This is a collection of recipes from Teresa Lapetina Greco (Big Mamma), her daughter Elizabeth Greco Noviello (Mamaw), her granddaughter Marie Noviello Casazza and her great-granddaughter-in-law...Lee Casazza. My cookbook is available in a hard cover. Email me if you'd like to purchase one. They are only $15.00 plus postage. All photos are protected by copyright. Buon appetito!
Wednesday, February 15, 2023
ITALIAN GREEN BEANS - Fagioli Verdi
Monday, February 13, 2023
ITALIAN ANTIPASTI
Castelvetrano olives, red grapes, Pecorino Romano cheese, Parmigiano-Reggiano cheese, Prosciutto di Parma, Genoa salami, Calabrese salami, and Brown Turkey figs. . .a feast for the eyes and little bites for the stomach.
Antipasti is plural for Antipasto.
Saturday, February 11, 2023
SPAGHETTI WITH WHTE CLAM SAUCE - Spaghetti alle Vongole Bianche
This recipe has a lot of fresh clams (from the Chesapeake Bay) and clam juice infused with white wine, olive oil, and finished off with butter. Serve this with crusty bread for sopping up the juices. Grated cheese is optional, but most Italians say that's a "no-no", but we like it with grated Parmigiano-Reggiano.

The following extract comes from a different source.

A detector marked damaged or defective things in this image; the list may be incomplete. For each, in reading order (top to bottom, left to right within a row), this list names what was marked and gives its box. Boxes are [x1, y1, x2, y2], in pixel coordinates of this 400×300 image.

2 dozen clams (Little Neck or Middle Neck)
2 T olive oil
1 small shallot or ½ small yellow onion, finely diced
2 cloves garlic, thinly sliced
½ t red pepper flakes (optional)
1 t fresh oregano leaves
2 T unsalted butter
Juice and zest of ½ lemon
2 T finely chopped Italian parsley, divided
Extra-virgin olive oil, for finishing
Freshly grated Parmigiano-Reggiano cheese, for serving (optional)

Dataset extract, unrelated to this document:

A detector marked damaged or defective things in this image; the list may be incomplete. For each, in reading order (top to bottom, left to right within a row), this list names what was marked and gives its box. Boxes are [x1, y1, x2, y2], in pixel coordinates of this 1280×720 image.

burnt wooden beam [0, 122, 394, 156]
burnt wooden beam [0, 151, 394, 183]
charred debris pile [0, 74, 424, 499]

Fill a large bowl with cool water and let the clams sit in the cool water for 30 minutes, but no more. Gently spoon them into a colander and rinse them a couple more minutes with cool tap water.
In a large pot that you will boil the pasta in, bring wine to a boil. Add the clams, cover, and cook for about 6 to 8 minutes, or until clams open.

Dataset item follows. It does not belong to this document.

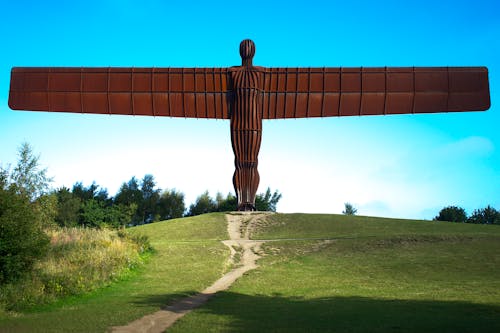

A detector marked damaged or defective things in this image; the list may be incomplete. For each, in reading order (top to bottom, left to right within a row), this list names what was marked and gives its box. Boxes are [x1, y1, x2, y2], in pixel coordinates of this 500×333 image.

rusty brown metal [8, 39, 492, 210]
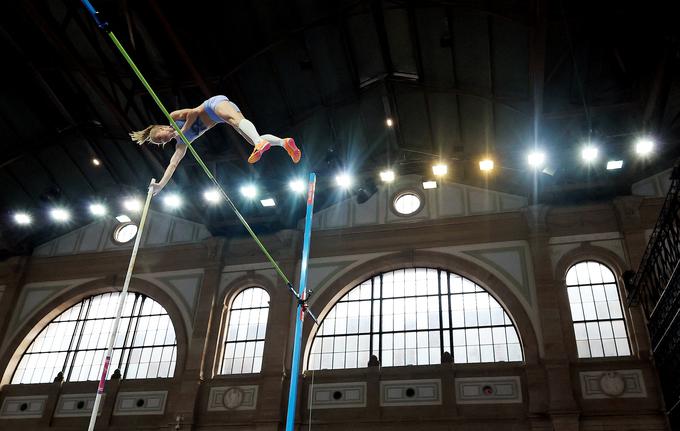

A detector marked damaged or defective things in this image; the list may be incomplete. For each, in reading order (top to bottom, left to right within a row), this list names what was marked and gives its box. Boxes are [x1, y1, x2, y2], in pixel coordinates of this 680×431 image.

bent vaulting pole [86, 179, 155, 431]
bent vaulting pole [286, 172, 318, 431]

Discard any clams that failed to open.
Pour clams and juice from pot into a large mesh strainer, set over a large bowl or pitcher to catch the juices. Remove clams from their shells and roughly chop, you can leave 6 to 8 in their shells for garnishing, if you wish.
Meanwhile, in the same large pot, cook the spaghetti 7 to 8 minutes in unsalted water (the clams contain enough salt) until al dente.
In a large skillet large enough to hold the pasta and sauce, heat the olive oil over medium heat and sauté the shallot or onion for about 3 minutes.
Add the chopped clams and clam broth. Cook one more minute.
Season lightly with salt and pepper and add the lemon zest and juice.
Add the drained pasta to the pan along with half of the parsley.
Divide into 2 warm pasta bowls and garnish each bowl with the clams in the shells, if desired. Pour the rest of the hot clam broth from from the skillet over each bowl.
Sprinkle with the rest of the parsley, drizzle with a little extra-virgin olive oil, and serve with grated cheese, if desired.